*Entrées conservées d'une collection:*

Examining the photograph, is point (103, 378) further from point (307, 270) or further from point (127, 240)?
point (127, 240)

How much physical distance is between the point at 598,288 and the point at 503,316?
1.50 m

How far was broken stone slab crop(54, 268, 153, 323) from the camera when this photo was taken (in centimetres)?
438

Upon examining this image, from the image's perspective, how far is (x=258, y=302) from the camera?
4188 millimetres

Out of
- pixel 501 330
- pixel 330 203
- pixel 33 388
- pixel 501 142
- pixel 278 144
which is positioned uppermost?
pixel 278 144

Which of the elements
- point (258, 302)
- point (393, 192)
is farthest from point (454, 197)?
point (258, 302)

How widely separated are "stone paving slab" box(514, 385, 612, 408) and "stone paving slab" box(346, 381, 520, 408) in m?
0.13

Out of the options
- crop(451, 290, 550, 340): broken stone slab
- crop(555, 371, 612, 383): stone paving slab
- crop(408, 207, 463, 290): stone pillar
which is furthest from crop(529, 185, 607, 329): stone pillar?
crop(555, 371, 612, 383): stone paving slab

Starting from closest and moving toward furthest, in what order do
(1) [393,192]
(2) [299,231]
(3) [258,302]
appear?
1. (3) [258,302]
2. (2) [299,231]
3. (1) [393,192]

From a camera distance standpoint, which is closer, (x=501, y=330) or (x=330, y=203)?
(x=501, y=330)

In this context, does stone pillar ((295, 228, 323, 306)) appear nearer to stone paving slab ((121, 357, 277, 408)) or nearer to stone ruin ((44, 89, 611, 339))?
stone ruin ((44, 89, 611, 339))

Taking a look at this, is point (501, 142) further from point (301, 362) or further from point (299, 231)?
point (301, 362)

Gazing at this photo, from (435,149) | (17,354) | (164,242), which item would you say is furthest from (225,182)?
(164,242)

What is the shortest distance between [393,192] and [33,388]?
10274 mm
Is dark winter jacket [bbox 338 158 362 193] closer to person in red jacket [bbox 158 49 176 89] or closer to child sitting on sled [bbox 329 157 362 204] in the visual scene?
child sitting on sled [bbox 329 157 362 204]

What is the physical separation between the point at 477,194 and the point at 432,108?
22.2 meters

*EXERCICE:* Modifiez les lignes allant de celle qui contient « What is the shortest » jusqu'à la fin des entrées incluse : reproduisez-les en remplaçant « physical separation » par « real-world distance », sans rien changer d'autre.

*RÉPONSE RÉDIGÉE:*
What is the shortest distance between [393,192] and [33,388]?
10274 mm
Is dark winter jacket [bbox 338 158 362 193] closer to person in red jacket [bbox 158 49 176 89] or closer to child sitting on sled [bbox 329 157 362 204] in the visual scene?
child sitting on sled [bbox 329 157 362 204]

What is the real-world distance between the point at 477,194 and the point at 432,108?
22.2 meters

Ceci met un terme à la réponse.